Muzulman (also mussulman, literally, Muslim; also Gamel and Krypel) was a term used among prisoners of German World War II Nazi concentration camps to refer to prisoners suffering from extreme stages of starvation, dubbed hunger disease by survivors. Often it refers to an extremely emaciated person often entirely detached from the outside world.

The term itself was a loan word from the Polish language term Muzułmanin, a standard noun for Muslim people, and was most probably coined because people in the final stages of muzulmanisation were almost unable to move and spent much of their time cringing in a position similar to the one adopted by Muslim people during their prayers. The term spread from Auschwitz-Birkenau to other places of detention; its equivalent in Majdanek concentration camp was Gamel (derived from German Gammeln - colloquial for "rotting") and in Stutthof concentration camp krypel (derived from German Krüppel, "cripple").
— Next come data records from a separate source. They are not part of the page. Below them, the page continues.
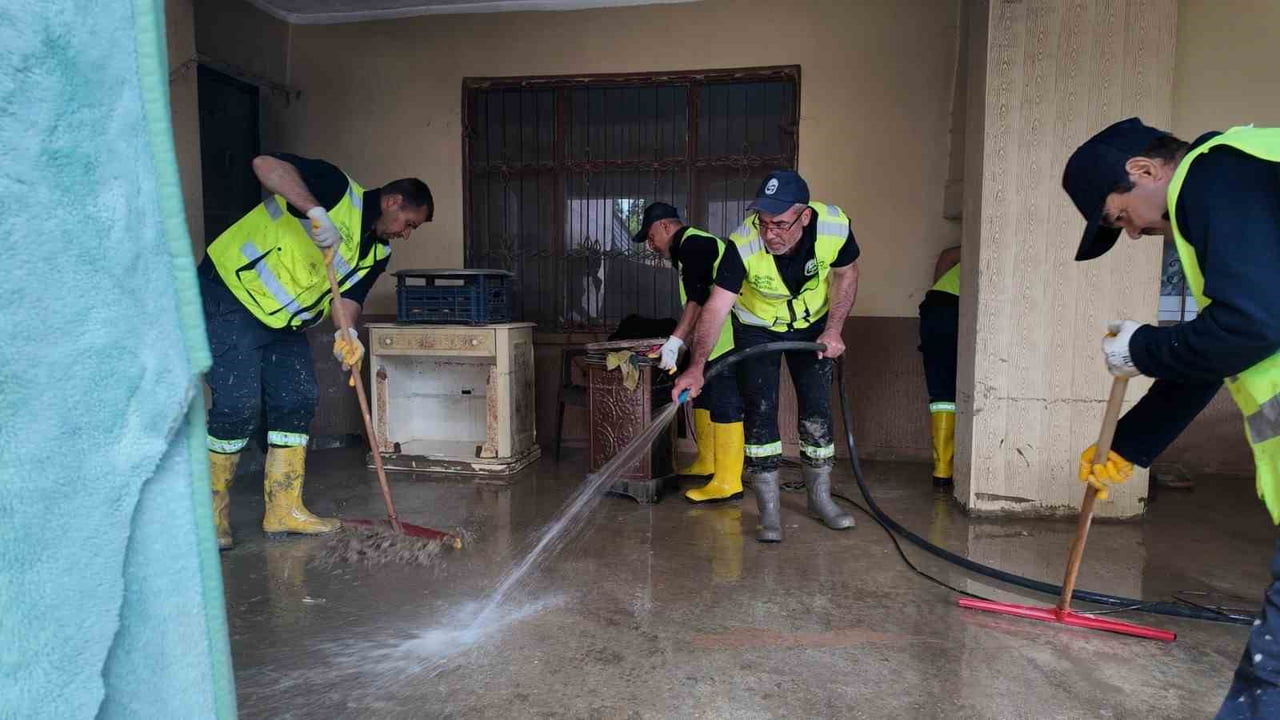 HATAY BÜYÜKŞEHİR BELEDİYESİ EKİPLERİ, YOĞUN YAĞIŞ SONRASI SAMANDAĞ’DA ÇAMUR VE SU BASKINLARININ...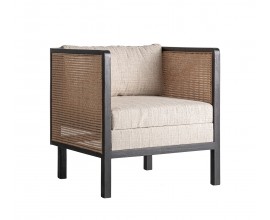 Luxusn&eacute; ratanov&eacute; kreslo Jufam v &scaron;tvorcovom tvare s r&aacute;mom z mangov&eacute;ho dreva v hnedej farbe s poťahom z textilu v kr&eacute;movej b&eacute;žovej farbe s viedensk&yacute;m v&yacute;pletom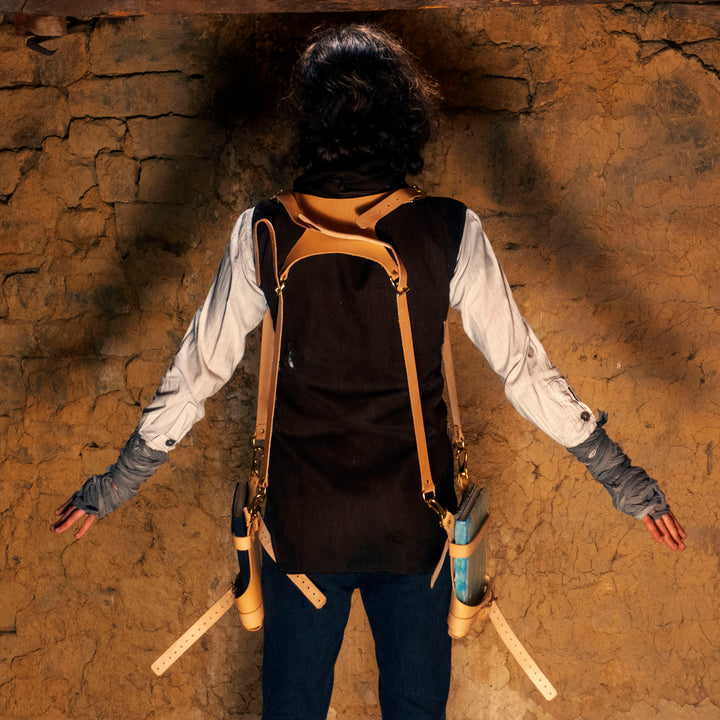 Caleb Widogast Leather Spellbook Holsters Critical Role's Campaign 2, great for cosplay or frolicking with your sketchbook! Comes in any colour you want. Vegetable leather and hand sewn.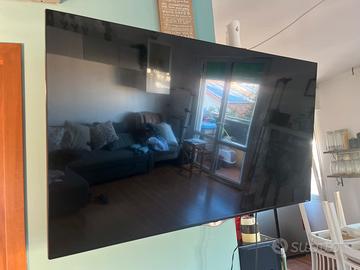 TV LG Smart LED 4K Ultra HD da 55 pollici.
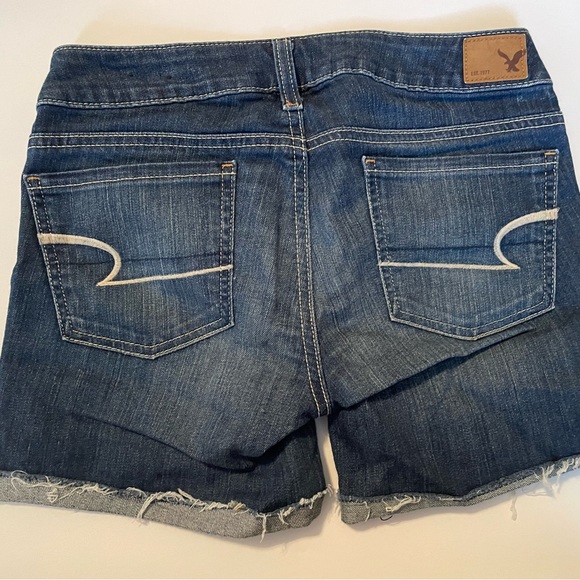 American Eagle Shorts - Picture 2 of 3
The opposite of this condition is represented in Viktor Frankl's Man's Search for Meaning. A prisoner who decides to use up his last cigarettes (used as currency in the concentration camps) in the evening because he knows he won't last to the appeal the next morning is derided as muselmann by his inmates.

Frankl parallels this with the Kapos as another example where the desperate conditions in the camps like famine and forced labor can bring out the worst in each individual.